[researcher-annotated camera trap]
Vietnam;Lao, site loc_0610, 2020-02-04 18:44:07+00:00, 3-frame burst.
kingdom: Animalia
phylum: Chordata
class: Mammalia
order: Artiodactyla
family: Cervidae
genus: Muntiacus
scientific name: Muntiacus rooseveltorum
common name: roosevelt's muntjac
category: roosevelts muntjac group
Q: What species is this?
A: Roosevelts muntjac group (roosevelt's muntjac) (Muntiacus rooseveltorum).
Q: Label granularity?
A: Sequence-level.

_DIRECTIONS_: From the records above, copy only the lines starting with the line that holds "genus: Muntiacus" and going on through the line that holds "Q: Label granularity?", exactly as written.

_RESULT OF THIS EXERCISE_:
genus: Muntiacus
scientific name: Muntiacus rooseveltorum
common name: roosevelt's muntjac
category: roosevelts muntjac group
Q: What species is this?
A: Roosevelts muntjac group (roosevelt's muntjac) (Muntiacus rooseveltorum).
Q: Label granularity?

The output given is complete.